Jim Hill got good at picking strawberries as a kid, when he would walk from his house on 92nd Avenue in Marysville to Biringer Farm’s former location on 88th Avenue. He and Joan picked berries in the Biringers’ fields for a few weeks each year as a summer job.

It’s an early season but the strawberries are looking good, he said. He hopes to come back and pick more.

“Heck, I’d come back and do it again tomorrow,” he said. “But I think if you give it two more days, these will be perfect.”

Carrie Dooley brought her 3-year-old daughter, Avonlea, to Biringer Farm on Tuesday. The Dooley family moved to Lake Stevens from Spokane about a year and a half ago. Though it was their first visit to Biringer, they’ve been picking strawberries for years and Dooley uses some for strawberry shortcake and the rest to make jam for her three school-age children’s peanut butter and jelly sandwiches.

Avonlea held her hand in the air and tightened her fingers to show how she would squish a strawberry.

“We squish them so we can make jelly,” she explained.

She looks for the big, dark red ones that will make the sweetest jam. “I don’t pick the yucky ones.”

Avonlea was born in July and Dooley remembers picking strawberries in Eastern Washington during the last few weeks of her pregnancy. To be out picking on the last day of May was a surprise, she said.
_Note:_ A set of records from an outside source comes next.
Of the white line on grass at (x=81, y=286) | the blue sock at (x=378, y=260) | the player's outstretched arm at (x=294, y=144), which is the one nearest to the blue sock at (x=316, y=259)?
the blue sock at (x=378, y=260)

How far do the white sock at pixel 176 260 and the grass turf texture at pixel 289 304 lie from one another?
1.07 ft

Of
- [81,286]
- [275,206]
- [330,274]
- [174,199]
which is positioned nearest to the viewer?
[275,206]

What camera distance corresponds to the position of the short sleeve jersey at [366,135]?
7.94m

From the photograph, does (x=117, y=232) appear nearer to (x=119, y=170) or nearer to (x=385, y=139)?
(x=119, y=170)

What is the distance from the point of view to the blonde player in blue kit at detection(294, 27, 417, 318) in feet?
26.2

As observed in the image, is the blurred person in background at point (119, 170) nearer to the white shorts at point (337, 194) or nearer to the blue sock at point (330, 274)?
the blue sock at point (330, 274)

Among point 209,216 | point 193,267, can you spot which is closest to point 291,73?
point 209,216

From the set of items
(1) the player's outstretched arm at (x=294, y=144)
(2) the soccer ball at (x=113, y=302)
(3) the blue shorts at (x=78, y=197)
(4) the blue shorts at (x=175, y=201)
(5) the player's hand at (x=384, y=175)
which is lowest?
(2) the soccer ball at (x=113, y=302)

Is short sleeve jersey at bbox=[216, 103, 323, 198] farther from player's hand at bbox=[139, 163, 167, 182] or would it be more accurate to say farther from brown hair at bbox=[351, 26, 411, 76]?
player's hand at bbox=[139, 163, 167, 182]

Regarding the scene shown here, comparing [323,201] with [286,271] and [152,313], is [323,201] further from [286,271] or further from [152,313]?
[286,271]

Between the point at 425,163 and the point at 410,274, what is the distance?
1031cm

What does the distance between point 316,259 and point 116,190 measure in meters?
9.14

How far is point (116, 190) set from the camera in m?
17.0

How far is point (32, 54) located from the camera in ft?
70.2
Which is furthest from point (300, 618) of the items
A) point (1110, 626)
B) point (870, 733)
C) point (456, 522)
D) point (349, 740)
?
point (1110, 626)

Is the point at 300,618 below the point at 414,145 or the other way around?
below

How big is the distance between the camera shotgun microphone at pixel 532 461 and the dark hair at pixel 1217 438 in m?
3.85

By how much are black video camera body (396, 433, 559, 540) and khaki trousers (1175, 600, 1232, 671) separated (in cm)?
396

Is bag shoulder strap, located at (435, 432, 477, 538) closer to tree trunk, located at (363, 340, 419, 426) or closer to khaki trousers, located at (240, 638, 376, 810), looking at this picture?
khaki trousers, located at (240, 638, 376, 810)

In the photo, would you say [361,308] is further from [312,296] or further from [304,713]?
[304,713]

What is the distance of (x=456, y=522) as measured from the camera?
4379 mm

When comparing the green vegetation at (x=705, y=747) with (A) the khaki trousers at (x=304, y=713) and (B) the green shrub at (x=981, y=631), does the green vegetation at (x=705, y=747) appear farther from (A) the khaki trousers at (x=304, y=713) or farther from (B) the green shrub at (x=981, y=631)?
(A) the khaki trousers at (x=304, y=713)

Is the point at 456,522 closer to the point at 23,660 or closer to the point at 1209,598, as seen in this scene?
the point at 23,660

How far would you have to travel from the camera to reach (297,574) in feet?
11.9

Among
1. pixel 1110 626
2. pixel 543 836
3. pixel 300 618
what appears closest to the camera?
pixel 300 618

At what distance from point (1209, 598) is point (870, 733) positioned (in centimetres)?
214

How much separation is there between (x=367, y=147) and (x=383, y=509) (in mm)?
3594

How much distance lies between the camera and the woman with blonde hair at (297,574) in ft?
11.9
She recommends that people get out to the fields soon. Bring sunscreen and water, she warned.

It doesn’t take long to fill a flat. Hers was loaded within half an hour. But Avonlea wasn’t done yet.

The energetic 3-year-old, with a pink-and-white striped shirt and blonde hair tied back in twin braids, just needed a minute to drink her Capri Sun and regain her motivation.

“We need to pick some more,” she said.